◆ **AUFGABE A**: Gib den Textauszug über die Abstimmung in Ecuador vollständig und unverändert wieder.

◆ **TEXTAUSZUG**:
━━━

Ecuador bleibt auf Linkskurs
Große Zustimmung für eine verfassunggebende Versammlung
Von Gerhard Dilger, Porto Alegre *
Vier Fünftel der Ecuadorianer möchten eine verfassunggebende Versammlung. Präsident Rafael Correa sieht in diesem Votum einen »historischen Sieg«. IWF und Weltbank erteilt der Sozialist eine deutliche Absage.
Rafael Correa strahlte übers ganze Gesicht. Bereits eine halbe Stunde nach Schließung der
Wahllokale begann der ecuadorianische Präsident am Sonntagabend seine Pressekonferenz in der
Küstenmetropole Guayaquil. Zu diesem Zeitpunkt war bereits klar, dass die überwältigende Mehrheit
der Ecuadorianer die Wahl einer verfassunggebenden Versammlung befürwortet. Laut
Nachwahlbefragung der Firma Cedatos-Gallup stimmten gut 78 Prozent dafür, 11,5 Prozent
dagegen, 10,4 Prozent wählten ungültig oder gaben leere Stimmzettel ab. Die Fehlerquote soll bei
zwei Prozent liegen.
Präsident Correa bezeichnete das Ergebnis als historischen Sieg für die Demokratie, als
»erdrückenden Sieg« für das Ja. Er werde nicht den Dialog »mit denselben wie immer« suchen,
sagte er in Anspielung auf die diskreditierten Politiker der Traditionsparteien, sondern die »besten
Männer und Frauen« des Landes für die Bildung seiner Wahlliste auswählen. Auch mit dem
ehemaligen Präsidenten Lucio Gutiérrez, in dessen Hochburg Napo in Amazonien es die meisten
Nein-Stimmen gab, schloss Correa eine Verständigung aus. Gutiérrez verfüge über keine der drei
Grundvoraussetzungen: »Patriot zu sein, saubere Hände und einen klaren Verstand zu haben«.

━━━

◆ **DATENSÄTZE ZUR AUFGABE**:

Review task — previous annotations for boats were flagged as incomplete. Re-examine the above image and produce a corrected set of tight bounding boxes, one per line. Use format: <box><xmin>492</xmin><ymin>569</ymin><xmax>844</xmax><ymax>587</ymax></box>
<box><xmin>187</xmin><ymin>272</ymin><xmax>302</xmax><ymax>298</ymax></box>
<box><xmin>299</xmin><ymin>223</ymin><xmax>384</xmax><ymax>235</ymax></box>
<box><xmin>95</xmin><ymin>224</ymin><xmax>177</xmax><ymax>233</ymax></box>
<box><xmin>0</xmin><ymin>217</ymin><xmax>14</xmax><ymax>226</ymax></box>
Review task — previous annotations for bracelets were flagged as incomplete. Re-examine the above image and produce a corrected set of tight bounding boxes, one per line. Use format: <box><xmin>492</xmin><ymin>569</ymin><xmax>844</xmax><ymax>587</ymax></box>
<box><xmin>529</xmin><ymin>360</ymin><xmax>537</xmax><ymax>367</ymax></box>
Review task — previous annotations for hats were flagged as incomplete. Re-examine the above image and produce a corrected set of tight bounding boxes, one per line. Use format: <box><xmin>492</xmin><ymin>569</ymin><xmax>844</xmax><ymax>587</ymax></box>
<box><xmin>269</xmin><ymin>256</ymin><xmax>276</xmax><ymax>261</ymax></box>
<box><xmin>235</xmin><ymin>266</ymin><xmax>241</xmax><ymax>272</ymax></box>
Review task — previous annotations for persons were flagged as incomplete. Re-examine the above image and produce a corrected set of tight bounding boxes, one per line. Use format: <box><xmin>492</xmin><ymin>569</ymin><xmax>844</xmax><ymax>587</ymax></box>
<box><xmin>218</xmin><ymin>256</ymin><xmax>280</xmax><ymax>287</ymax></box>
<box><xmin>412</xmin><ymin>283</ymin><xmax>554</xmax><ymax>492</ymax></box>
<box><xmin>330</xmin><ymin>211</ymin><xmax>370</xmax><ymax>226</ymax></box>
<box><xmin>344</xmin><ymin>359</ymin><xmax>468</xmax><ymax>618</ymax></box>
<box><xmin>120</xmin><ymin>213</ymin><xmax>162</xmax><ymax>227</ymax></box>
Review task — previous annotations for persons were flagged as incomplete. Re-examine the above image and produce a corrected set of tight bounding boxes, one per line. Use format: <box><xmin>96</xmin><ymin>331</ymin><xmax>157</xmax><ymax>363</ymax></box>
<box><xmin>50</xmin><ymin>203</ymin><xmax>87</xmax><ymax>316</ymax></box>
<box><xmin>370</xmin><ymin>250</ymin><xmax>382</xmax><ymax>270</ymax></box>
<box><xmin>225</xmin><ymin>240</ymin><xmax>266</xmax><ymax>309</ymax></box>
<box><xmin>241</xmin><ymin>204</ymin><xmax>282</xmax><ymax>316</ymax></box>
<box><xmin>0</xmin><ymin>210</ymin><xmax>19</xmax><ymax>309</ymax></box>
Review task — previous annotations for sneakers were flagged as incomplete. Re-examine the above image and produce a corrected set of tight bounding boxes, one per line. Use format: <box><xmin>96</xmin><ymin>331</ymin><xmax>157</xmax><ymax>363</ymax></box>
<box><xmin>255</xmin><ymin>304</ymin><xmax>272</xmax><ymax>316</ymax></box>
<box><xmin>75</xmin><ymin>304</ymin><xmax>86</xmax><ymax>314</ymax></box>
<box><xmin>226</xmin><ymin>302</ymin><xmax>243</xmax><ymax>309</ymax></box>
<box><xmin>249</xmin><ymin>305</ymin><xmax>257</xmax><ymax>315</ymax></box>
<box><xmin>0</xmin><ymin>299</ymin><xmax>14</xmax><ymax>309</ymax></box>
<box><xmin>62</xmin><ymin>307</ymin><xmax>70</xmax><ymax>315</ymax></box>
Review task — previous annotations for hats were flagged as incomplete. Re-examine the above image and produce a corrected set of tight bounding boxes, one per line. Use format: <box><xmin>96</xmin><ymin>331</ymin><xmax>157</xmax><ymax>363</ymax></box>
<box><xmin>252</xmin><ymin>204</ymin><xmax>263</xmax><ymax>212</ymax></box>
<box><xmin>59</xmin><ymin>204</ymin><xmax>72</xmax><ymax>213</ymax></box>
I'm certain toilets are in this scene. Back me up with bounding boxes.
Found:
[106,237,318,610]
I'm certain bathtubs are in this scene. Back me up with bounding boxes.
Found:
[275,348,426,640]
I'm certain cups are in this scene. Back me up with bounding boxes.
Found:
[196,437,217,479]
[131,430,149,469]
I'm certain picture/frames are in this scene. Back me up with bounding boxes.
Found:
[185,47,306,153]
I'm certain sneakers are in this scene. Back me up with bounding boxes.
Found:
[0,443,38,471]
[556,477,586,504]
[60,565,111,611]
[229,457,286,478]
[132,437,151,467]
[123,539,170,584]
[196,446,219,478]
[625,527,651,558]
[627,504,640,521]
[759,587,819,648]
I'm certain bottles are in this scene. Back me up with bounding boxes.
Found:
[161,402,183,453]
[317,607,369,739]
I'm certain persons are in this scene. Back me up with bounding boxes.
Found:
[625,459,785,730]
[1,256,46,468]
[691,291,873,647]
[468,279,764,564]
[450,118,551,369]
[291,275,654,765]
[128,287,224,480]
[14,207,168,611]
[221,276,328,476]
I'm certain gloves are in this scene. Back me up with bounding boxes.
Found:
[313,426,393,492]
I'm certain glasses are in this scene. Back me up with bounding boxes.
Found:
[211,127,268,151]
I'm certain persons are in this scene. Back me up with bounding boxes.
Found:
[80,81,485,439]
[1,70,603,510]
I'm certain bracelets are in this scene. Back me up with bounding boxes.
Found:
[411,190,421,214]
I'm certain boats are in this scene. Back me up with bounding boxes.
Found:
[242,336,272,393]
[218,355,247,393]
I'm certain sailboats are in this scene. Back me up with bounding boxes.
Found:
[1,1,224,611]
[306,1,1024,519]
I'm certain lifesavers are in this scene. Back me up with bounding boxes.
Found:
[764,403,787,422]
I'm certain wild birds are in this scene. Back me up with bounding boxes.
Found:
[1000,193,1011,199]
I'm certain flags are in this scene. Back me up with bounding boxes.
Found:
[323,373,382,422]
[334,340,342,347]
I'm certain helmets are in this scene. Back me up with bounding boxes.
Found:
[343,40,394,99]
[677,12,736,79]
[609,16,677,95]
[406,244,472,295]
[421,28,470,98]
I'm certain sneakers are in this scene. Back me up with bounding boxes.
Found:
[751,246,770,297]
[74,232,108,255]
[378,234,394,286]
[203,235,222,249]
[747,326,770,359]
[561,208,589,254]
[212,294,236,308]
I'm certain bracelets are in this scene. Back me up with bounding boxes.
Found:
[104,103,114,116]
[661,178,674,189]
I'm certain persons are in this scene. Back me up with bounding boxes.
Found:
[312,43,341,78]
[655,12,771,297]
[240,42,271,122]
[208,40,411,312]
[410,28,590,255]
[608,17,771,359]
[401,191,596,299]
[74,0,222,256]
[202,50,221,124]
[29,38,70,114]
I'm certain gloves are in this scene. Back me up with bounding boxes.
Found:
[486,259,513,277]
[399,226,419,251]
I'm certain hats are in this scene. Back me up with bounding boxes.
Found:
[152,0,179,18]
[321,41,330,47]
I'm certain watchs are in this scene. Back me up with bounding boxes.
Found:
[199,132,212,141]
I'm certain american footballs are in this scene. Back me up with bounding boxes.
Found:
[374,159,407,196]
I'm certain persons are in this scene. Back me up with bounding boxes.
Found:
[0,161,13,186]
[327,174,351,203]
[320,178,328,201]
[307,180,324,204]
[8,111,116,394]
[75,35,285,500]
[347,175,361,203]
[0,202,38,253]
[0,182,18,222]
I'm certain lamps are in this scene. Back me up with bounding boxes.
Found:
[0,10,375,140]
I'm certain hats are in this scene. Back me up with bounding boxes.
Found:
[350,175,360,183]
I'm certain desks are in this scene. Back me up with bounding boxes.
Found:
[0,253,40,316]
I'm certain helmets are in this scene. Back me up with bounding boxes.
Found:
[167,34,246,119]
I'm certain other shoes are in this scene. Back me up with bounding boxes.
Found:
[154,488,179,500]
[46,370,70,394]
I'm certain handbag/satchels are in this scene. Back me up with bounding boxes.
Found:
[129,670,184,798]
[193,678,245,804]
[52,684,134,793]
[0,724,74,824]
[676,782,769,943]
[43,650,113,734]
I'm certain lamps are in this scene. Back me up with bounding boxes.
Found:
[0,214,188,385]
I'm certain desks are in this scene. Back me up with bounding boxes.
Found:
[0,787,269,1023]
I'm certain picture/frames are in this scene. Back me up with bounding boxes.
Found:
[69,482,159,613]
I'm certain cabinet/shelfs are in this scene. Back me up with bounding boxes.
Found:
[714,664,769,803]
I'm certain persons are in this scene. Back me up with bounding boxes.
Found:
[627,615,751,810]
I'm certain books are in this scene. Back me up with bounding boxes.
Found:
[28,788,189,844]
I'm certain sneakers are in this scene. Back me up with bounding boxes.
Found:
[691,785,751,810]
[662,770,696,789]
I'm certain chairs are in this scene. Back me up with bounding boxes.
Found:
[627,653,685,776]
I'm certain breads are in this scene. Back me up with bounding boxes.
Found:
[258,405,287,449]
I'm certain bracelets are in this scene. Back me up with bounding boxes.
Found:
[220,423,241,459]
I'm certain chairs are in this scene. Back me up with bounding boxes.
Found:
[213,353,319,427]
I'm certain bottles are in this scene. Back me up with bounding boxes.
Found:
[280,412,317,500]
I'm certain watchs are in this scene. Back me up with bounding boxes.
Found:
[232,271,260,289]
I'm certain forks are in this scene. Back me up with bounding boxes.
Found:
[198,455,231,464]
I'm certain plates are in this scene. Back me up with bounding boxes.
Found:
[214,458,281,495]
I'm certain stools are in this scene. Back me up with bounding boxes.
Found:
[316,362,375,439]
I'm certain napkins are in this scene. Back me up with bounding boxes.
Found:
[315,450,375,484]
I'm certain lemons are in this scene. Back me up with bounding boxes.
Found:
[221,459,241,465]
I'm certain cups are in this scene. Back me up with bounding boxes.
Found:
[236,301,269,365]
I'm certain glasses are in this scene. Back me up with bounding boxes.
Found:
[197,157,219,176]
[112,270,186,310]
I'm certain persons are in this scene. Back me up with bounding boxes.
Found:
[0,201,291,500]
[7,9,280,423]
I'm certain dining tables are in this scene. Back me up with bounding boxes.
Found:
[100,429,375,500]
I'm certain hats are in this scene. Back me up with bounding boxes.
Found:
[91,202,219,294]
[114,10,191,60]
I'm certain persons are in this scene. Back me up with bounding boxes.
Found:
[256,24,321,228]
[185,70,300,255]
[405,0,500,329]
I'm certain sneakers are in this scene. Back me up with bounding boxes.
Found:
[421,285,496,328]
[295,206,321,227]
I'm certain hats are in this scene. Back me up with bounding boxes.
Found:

━━━

◆ **AUFGABE B**: Schreibe aus den Datensätzen den Abschnitt von der Zeile mit "I'm certain handbag/satchels" bis zur Zeile mit "[0,214,188,385]" samt den Aufforderungen erneut ab, wobei beide Grenzzeilen dazugehören. Erhöhe dabei jede Koordinate der Begrenzungsrahmen um 86.

◆ **ERGEBNIS A**:
Ecuador bleibt auf Linkskurs
Große Zustimmung für eine verfassunggebende Versammlung
Von Gerhard Dilger, Porto Alegre *
Vier Fünftel der Ecuadorianer möchten eine verfassunggebende Versammlung. Präsident Rafael Correa sieht in diesem Votum einen »historischen Sieg«. IWF und Weltbank erteilt der Sozialist eine deutliche Absage.
Rafael Correa strahlte übers ganze Gesicht. Bereits eine halbe Stunde nach Schließung der
Wahllokale begann der ecuadorianische Präsident am Sonntagabend seine Pressekonferenz in der
Küstenmetropole Guayaquil. Zu diesem Zeitpunkt war bereits klar, dass die überwältigende Mehrheit
der Ecuadorianer die Wahl einer verfassunggebenden Versammlung befürwortet. Laut
Nachwahlbefragung der Firma Cedatos-Gallup stimmten gut 78 Prozent dafür, 11,5 Prozent
dagegen, 10,4 Prozent wählten ungültig oder gaben leere Stimmzettel ab. Die Fehlerquote soll bei
zwei Prozent liegen.
Präsident Correa bezeichnete das Ergebnis als historischen Sieg für die Demokratie, als
»erdrückenden Sieg« für das Ja. Er werde nicht den Dialog »mit denselben wie immer« suchen,
sagte er in Anspielung auf die diskreditierten Politiker der Traditionsparteien, sondern die »besten
Männer und Frauen« des Landes für die Bildung seiner Wahlliste auswählen. Auch mit dem
ehemaligen Präsidenten Lucio Gutiérrez, in dessen Hochburg Napo in Amazonien es die meisten
Nein-Stimmen gab, schloss Correa eine Verständigung aus. Gutiérrez verfüge über keine der drei
Grundvoraussetzungen: »Patriot zu sein, saubere Hände und einen klaren Verstand zu haben«.

◆ **ERGEBNIS B**:
I'm certain handbag/satchels are in this scene. Back me up with bounding boxes.
Found:
[215,756,270,884]
[279,764,331,890]
[138,770,220,879]
[86,810,160,910]
[762,868,855,1029]
[129,736,199,820]
I'm certain lamps are in this scene. Back me up with bounding boxes.
Found:
[86,300,274,471]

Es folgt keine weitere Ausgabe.